Remarkable eco-friendly transformation scoops building Sustainability Award
Cumbrian building firm Carrock Homes Ltd, based near Penrith, have scooped the award for the best example of sustainable development at this year’s Federation of Master Builders National Master Builder Awards, for the conversion of a derelict, listed cruck barn into an amazing energy efficient family home.
TV presenter and all-round building enthusiast Nick Knowles announced the winners to the delight of the team from Carrock Homes, during the ceremony held online on September 24th.
The awards recognise building excellence, quality craftsmanship, and exceptional customer service, and are run by the Federation of Master Builders, the largest trade association in the UK construction sector which is this year celebrating its 80th anniversary.
The development required use of heritage techniques including lime hemp plasters and ancient joinery craftwork, combined with modern technologies which boosted its green credentials and helped the home achieve a coveted EPC A rating.
Carrock installed a mechanical ventilation with heat recovery (MVHR) system, air source heating linked to underfloor heating, and sustainable drainage to create a more sustainable home for their clients, merging these seamlessly with the historic character of the building. The whole barn required stabilising before rebuilding took place and the oak cruck frame, which had become severely worm eaten, needed extensive repairs using salvaged timbers.
Carrock Homes, whose vision was praised by their clients, wanted to complement the surrounding environment but also bring in some modernity with a contemporary extension providing stunning views of the Lake District National Park. The build required extensive use of salvage and second-hand materials which were sourced locally, further enhancing the home’s sustainable character.

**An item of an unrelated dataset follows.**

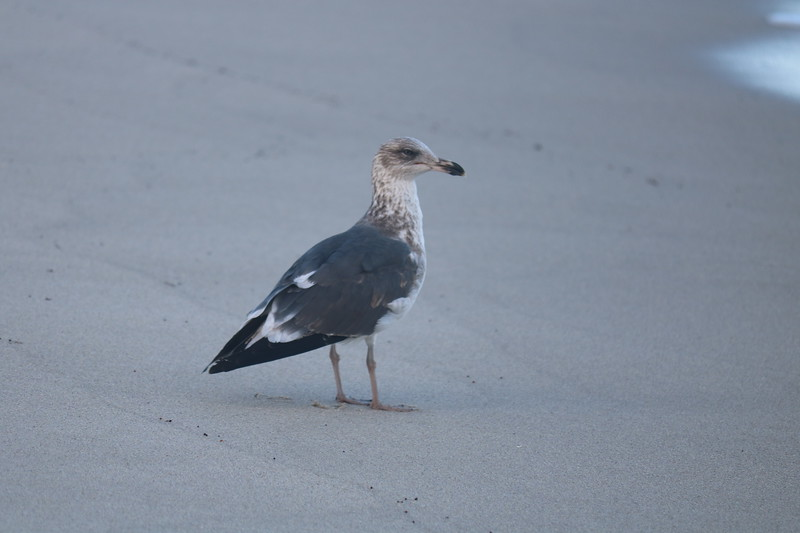 Seagull Poses on the Beach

Malcolm Iredale, of Carrock Homes Ltd, said: “It means everything – to the lads and the skilled craftsmen that we employ, and the win will do us a lot of good. It’s our strength, my passion is old buildings and doing them up. So to get this award is everything to us. We feel very privileged to win this category; it’s phenomenal.”
National judge in this category, Shaun Spiers, Executive Director of the Green Alliance, said: “The reuse of materials was extremely impressive, as was the use of renewable energy and insultation. This scored really highly as an ultra-sustainable building based on an old and not terribly energy efficient barn.”

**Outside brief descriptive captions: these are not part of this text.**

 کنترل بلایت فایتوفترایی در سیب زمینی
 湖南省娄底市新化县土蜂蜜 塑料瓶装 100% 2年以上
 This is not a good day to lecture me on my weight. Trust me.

Lynne Sullivan, from the Green Construction Board, who also judged this category, commented: “It’s a very thorough going restoration, so inherently sustainable to bring the structure into reuse…We were very impressed that it was done in such an integrated and stylish way.”
John Ingham, Environment Editor of the Daily Express, noted: “Every one of the entries was of a very high standard, but we were able to agree quite quickly on the winner because this Cumbrian restoration and retrofit just stood out.”
The Sustainability Award Judges also awarded East Sussex-based Mitchells Construction & Development Ltd a Highly Commended in this category for their environmentally friendly home located on a nature reserve.